▶ SELECTED EXTRACT:
+++

Friday, March 11, 2005
Copyright © Las Vegas Review-Journal
Pattison accused of faking schizophrenia
Deliberations expected to begin this morning in 2001 slayings of three people
By GLENN PUIT
REVIEW-JOURNAL
Dante Pattison is faking schizophrenia to provide an excuse for killing his family during a drug-induced psychosis, a prosecutor said Thursday.
"He is malingering," prosecutor Marc DiGiacomo said during closing arguments of Pattison's capital murder trial.
"To a reasonable degree of medical certainty, he does not have schizophrenia."
But Pattison's defense attorney, Wil Ewing, said Pattison is mentally ill, and a jury should therefore find him not guilty by reason of insanity for the Feb. 24, 2001, shootings of his sister and grandparents.
"If someone is having delusions, they are not premeditating," Ewing said. "They are not deliberating. There is evidence that Dante wasn't capable of any rational thought on Feb. 24, 2001."
The jury in Pattison's trial is expected to begin deliberations this morning. If convicted of first-degree murder, the 25-year-old could be sentenced to death.
Pattison, according to authorities, used an assault rifle to kill his pregnant sister, Carrie Pattison-Adrick, 32; his grandmother, Sally Kato, 75; and her husband, Yoshio Kato, 82, in his grandparents' home near Vegas and Torrey Pines drives. Defense attorneys contend that Pattison was a schizophrenic who believed his loved ones were assassins out to kill him.
Prosecutors say he was psychotic because of prolonged, extensive use of methamphetamine.
Pattison's sister had methamphetamine in her system, and other witnesses have said Pattison was a regular user of the drug.
Speaking during closing arguments Thursday, DiGiacomo pointed to Pattison's actions on the night of the slayings to show that the murders were calculated.
For instance, after Pattison shot his sister during a struggle over the gun in a bedroom, he said the evidence indicates that Pattison put the gun to her head and shot her again as she laid face-down on the ground.

+++

Items drawn from a data source:
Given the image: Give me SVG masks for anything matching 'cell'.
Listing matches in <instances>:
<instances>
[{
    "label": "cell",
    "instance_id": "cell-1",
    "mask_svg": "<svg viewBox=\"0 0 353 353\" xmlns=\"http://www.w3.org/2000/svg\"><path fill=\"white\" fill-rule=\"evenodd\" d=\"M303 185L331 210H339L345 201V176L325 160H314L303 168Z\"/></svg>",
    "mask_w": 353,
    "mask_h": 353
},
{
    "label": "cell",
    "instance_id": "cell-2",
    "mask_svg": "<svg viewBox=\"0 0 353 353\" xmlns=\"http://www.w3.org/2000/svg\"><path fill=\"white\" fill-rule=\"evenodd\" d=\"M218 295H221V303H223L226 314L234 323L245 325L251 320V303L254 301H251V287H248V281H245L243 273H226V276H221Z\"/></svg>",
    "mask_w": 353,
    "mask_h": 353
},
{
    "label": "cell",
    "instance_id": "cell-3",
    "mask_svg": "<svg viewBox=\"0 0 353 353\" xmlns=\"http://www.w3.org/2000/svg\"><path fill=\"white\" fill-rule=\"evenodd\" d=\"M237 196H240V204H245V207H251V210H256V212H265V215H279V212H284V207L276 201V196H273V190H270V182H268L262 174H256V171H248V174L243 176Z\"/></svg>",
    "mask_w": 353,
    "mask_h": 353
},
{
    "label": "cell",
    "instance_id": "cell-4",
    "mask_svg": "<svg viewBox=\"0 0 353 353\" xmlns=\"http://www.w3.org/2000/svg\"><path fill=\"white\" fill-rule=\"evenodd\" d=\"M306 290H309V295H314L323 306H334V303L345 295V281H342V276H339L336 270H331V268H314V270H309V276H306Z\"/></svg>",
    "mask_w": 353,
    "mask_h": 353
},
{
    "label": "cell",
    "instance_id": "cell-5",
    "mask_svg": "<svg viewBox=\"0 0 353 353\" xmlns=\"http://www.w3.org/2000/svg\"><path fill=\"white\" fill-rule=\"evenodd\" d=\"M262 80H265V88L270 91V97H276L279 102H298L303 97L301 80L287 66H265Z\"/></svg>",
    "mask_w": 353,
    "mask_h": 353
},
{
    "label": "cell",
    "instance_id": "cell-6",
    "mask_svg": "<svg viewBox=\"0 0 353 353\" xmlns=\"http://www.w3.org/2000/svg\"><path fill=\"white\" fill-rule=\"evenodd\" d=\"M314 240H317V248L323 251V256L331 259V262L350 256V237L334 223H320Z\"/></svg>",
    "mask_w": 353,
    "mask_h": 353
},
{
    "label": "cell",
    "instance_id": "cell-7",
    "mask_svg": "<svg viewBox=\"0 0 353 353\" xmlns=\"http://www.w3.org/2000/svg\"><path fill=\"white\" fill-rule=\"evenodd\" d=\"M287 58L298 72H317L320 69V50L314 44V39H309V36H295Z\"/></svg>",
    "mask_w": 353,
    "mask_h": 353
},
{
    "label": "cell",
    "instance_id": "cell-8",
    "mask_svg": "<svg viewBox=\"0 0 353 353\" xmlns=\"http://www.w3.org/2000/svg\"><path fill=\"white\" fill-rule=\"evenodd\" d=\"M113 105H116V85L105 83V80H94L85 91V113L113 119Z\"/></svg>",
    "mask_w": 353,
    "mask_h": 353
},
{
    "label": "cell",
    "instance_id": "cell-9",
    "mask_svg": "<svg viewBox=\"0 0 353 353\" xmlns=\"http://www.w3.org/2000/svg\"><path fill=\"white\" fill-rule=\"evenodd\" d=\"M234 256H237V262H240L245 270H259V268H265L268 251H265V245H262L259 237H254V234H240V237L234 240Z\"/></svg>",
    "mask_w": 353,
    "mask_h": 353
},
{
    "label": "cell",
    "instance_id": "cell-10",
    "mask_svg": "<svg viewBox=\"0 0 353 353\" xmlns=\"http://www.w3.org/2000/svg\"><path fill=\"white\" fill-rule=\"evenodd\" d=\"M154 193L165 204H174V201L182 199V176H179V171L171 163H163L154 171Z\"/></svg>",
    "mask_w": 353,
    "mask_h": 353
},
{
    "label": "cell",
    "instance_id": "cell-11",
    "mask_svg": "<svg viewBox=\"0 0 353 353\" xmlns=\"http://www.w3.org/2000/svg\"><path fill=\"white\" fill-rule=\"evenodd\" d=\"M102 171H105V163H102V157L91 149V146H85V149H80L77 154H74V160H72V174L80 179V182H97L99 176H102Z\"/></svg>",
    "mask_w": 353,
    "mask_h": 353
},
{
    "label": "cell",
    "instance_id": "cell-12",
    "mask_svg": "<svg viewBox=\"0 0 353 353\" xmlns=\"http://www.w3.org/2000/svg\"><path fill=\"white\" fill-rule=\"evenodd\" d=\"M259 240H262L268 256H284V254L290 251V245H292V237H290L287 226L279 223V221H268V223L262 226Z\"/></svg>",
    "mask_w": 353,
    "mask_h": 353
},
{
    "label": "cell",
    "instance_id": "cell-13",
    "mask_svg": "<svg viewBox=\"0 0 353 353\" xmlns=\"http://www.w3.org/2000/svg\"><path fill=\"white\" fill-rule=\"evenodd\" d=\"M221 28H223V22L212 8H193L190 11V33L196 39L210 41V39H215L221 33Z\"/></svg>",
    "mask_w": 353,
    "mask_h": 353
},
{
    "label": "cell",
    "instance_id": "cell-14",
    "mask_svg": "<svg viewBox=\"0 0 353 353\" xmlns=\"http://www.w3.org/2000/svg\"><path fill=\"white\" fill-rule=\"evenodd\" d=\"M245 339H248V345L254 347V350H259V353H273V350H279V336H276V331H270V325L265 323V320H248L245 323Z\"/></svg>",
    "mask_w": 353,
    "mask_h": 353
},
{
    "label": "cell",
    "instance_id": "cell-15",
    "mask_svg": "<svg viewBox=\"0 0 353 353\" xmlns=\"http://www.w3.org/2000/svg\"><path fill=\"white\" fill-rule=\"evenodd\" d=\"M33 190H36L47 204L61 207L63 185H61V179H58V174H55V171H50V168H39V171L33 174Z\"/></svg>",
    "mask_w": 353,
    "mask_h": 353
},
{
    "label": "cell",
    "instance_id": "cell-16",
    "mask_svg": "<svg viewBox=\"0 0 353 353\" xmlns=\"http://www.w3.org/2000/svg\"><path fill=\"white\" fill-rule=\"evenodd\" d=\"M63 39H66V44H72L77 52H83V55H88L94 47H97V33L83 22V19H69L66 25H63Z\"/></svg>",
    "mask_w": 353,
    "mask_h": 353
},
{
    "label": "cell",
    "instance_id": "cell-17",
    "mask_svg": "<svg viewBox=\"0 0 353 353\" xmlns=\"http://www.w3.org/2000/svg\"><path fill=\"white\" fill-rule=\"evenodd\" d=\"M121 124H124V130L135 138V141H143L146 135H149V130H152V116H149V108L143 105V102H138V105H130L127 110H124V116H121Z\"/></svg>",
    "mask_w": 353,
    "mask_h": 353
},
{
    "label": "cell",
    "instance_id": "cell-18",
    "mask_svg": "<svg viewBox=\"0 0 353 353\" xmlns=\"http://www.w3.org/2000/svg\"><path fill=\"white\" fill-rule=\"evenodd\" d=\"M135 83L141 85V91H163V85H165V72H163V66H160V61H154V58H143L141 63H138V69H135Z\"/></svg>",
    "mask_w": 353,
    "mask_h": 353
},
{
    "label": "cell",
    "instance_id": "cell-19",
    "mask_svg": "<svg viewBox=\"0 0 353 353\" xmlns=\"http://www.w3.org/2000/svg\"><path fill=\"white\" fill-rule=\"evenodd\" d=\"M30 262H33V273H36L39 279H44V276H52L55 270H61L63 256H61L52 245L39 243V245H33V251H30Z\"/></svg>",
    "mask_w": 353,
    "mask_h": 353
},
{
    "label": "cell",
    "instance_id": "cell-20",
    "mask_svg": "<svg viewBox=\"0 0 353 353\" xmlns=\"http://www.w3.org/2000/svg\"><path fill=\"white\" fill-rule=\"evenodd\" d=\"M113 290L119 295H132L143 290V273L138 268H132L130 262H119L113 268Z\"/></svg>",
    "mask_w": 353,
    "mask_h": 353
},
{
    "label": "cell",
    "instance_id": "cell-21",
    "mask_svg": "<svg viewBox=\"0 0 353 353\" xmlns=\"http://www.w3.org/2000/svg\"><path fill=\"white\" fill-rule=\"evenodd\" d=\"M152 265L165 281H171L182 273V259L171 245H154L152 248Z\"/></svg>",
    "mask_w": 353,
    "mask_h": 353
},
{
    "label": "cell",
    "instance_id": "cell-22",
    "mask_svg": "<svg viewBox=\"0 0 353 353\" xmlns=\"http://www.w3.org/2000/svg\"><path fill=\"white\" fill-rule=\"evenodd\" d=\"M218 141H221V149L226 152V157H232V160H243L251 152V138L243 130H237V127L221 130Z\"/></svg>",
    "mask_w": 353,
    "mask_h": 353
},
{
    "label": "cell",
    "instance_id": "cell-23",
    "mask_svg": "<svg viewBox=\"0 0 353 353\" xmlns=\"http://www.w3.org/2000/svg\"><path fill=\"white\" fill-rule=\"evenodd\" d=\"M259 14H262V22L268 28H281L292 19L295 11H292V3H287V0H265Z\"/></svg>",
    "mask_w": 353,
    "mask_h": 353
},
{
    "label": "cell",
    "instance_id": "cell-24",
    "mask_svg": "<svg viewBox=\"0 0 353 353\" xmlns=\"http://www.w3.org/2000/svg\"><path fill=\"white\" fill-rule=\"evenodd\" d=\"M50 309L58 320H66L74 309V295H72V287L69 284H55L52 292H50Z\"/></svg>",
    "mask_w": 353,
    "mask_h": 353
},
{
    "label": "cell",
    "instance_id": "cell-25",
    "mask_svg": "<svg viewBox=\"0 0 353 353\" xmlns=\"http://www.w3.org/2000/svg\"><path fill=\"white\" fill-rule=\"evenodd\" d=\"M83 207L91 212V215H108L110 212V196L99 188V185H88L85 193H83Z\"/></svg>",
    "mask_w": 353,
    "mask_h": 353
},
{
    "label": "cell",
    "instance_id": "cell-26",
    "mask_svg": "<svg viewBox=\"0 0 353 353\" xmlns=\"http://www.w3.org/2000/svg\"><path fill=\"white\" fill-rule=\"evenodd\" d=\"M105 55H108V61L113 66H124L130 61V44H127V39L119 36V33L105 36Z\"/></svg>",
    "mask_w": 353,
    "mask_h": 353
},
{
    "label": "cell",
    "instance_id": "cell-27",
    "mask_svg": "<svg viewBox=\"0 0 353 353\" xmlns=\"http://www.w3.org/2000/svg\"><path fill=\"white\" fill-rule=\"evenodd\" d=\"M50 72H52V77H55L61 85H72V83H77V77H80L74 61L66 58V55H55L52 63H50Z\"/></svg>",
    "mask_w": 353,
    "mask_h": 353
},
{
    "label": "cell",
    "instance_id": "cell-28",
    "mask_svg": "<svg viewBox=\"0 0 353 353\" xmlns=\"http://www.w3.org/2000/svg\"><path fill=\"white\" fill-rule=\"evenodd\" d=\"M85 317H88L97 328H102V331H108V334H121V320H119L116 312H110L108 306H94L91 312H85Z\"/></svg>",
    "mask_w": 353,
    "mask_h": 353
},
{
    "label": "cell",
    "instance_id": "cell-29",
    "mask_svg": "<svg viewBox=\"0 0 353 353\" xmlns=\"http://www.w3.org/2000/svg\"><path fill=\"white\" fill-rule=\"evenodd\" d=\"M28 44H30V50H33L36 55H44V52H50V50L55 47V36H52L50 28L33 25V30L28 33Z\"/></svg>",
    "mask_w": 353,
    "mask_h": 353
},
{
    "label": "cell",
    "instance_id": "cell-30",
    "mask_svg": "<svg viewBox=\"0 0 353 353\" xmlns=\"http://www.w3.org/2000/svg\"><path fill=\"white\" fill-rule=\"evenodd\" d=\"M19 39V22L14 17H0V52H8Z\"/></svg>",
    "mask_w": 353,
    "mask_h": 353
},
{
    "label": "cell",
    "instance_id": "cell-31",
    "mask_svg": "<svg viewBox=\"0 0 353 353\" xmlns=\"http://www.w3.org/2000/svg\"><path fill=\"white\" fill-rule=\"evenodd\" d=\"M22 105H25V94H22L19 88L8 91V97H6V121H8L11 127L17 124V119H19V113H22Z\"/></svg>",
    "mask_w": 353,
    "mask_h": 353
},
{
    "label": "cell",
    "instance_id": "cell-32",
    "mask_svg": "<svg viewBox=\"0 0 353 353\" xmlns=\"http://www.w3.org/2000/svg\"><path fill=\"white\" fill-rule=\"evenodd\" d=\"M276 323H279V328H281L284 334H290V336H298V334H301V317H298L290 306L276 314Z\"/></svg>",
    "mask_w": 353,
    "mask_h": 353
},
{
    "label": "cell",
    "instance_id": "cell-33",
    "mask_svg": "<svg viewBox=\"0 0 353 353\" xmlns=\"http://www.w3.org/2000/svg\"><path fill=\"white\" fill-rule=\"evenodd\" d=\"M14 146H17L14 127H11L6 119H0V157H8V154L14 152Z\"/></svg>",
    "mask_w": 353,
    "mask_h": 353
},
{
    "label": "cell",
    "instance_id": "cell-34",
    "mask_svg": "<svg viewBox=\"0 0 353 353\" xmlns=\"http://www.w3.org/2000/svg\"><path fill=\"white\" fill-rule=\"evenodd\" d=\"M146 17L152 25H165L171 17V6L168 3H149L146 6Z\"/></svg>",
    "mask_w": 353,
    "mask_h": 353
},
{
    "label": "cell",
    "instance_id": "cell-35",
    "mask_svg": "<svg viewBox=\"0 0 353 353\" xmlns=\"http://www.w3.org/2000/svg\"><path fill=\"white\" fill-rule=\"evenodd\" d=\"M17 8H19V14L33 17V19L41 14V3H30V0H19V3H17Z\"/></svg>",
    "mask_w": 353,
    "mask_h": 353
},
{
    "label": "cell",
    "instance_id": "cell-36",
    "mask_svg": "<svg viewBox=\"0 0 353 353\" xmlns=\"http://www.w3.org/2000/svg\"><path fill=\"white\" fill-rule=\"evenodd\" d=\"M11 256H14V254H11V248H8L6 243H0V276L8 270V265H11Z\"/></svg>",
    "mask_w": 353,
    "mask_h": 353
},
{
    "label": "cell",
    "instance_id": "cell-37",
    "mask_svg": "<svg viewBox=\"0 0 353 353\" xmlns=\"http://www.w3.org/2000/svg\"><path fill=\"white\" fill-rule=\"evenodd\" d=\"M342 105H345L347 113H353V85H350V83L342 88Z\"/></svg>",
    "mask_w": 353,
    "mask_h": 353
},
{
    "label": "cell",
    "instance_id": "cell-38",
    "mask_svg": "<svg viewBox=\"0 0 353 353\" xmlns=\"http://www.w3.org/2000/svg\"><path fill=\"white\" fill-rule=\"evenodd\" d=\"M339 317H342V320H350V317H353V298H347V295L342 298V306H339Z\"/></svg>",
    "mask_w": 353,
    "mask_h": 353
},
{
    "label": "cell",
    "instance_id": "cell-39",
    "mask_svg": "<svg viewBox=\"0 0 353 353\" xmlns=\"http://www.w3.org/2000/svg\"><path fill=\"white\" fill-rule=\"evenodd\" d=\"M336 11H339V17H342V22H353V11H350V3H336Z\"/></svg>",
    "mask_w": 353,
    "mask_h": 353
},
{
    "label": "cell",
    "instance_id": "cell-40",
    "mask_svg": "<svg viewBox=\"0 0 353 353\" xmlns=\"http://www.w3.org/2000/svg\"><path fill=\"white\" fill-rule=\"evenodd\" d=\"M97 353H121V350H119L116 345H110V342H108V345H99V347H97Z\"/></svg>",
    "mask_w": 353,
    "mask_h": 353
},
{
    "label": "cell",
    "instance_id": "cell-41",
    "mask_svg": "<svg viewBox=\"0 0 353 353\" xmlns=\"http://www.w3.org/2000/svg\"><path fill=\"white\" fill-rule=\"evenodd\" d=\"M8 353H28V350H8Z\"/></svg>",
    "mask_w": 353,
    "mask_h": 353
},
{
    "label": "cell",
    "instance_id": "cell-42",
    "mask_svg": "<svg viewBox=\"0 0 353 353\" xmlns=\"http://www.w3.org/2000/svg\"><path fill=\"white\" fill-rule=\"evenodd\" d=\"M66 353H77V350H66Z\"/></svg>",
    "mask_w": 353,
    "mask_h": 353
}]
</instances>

+++

▶ PROBLEM STATEMENT: Print the section of the Pattison trial article that begins at the words "Pattison's sister had" and ends after the words "on the ground.". Work only from the article on the Pattison murder trial.

▶ EXERCISE RESULT:
Pattison's sister had methamphetamine in her system, and other witnesses have said Pattison was a regular user of the drug.
Speaking during closing arguments Thursday, DiGiacomo pointed to Pattison's actions on the night of the slayings to show that the murders were calculated.
For instance, after Pattison shot his sister during a struggle over the gun in a bedroom, he said the evidence indicates that Pattison put the gun to her head and shot her again as she laid face-down on the ground.